While some sources reported that ISIS forces “disorderly and rapidly retreated” during the night of Nov. 10 from the city of Raqqa, which has been under opposition control since March, eyewitnesses told Al-Hayat by telephone that ISIS snipers took to the roofs of tall buildings around the governor’s mansion used by ISIS as its headquarters in the city. The same eyewitnesses pointed out that al-Nusra fighters were now openly seen in the city for the first time since their role and that of Ahrar al-Sham and Ahfad al-Rasoul waned as the influence of ISIS increased there.

ISIS fighters previously stormed a number of other armed factions’ encampments in Raqqa and adjoining areas, in attacks similar to the one that targeted al-Nusra’s headquarters in the Hassakeh province city of al-Shadadi, in the east of the country. Furthermore, sources affirmed that after Zawahri’s speech, two “small defections” took place. The first was in Raqqa, where a group of ISIS fighters joined the ranks of Jabhat al-Nusra, while the second was in the al-Sakhour neighborhood of Aleppo, in the north of the country. This neighborhood has long been considered a stronghold for extremist fighters, including those who fought against the Americans in Iraq after 2003. ISIS seized the Aleppo Ophthalmological Hospital from Jabhat al-Nusra, transforming it into an administrative headquarters. They also captured al-Nusra’s military headquarters in the city of al-Dana, in Idlib’s countryside.

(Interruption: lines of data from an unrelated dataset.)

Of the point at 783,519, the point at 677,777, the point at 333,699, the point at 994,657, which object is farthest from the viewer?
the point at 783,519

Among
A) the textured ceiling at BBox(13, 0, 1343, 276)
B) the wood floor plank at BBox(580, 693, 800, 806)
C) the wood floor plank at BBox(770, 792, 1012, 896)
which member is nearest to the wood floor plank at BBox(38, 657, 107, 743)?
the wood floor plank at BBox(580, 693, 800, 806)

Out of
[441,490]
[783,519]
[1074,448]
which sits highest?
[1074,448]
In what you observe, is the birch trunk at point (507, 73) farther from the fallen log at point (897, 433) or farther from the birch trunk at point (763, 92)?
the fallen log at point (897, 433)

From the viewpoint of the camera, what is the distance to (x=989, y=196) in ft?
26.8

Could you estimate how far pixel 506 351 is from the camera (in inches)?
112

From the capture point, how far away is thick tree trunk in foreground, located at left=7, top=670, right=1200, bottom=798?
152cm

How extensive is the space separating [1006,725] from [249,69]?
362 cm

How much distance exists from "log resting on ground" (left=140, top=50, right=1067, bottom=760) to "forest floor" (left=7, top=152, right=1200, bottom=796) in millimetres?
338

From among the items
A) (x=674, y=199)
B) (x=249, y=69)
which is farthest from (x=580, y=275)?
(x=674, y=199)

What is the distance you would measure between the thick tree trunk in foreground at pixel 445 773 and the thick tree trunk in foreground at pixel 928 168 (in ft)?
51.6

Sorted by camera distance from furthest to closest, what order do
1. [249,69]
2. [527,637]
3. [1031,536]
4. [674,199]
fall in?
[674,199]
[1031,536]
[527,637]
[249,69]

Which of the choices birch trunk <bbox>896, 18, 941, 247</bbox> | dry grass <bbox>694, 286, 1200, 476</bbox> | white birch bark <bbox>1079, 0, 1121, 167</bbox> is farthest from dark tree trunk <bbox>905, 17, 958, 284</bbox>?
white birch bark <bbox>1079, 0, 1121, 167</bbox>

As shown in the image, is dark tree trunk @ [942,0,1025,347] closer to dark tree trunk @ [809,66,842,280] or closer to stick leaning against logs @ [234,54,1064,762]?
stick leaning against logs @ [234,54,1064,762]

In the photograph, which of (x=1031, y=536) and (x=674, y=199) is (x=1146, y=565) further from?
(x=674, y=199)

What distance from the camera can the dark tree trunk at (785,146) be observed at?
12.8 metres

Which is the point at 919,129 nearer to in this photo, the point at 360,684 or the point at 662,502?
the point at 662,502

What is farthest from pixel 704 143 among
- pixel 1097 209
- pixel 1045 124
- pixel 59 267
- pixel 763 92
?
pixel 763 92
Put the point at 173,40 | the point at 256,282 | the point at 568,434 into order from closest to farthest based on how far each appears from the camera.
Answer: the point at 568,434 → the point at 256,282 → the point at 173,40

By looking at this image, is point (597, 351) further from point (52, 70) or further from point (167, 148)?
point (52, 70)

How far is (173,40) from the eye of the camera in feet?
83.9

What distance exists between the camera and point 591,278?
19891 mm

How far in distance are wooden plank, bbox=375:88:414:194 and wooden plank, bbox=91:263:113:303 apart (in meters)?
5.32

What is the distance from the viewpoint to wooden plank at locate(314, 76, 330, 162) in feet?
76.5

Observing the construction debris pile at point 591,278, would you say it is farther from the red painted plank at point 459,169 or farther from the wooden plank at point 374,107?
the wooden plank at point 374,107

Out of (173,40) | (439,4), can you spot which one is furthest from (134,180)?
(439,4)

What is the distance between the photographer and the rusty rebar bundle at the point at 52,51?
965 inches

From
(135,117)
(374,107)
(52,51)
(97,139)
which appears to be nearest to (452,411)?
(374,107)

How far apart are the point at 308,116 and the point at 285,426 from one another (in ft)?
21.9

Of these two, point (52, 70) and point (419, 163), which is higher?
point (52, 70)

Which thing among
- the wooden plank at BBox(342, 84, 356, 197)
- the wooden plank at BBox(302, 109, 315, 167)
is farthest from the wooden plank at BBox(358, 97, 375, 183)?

In addition, sources pointed to “great confusion” among the ranks of Syrian and foreign fighters belonging to ISIS following Zawahri’s communiqué. This forced them to decide between heading to Iraq through the Syrian border, or joining the ranks of al-Nusra and other opposition factions. Zahran Alwash, commander of the Army of Islam, which is made up of approximately 50 different fighting factions in Damascus, also opened a special office tasked with assimilating Arab and foreign fighters, whose number in Syria is estimated to range between 4,000-6,000 fighters, not including the Iraqis among them.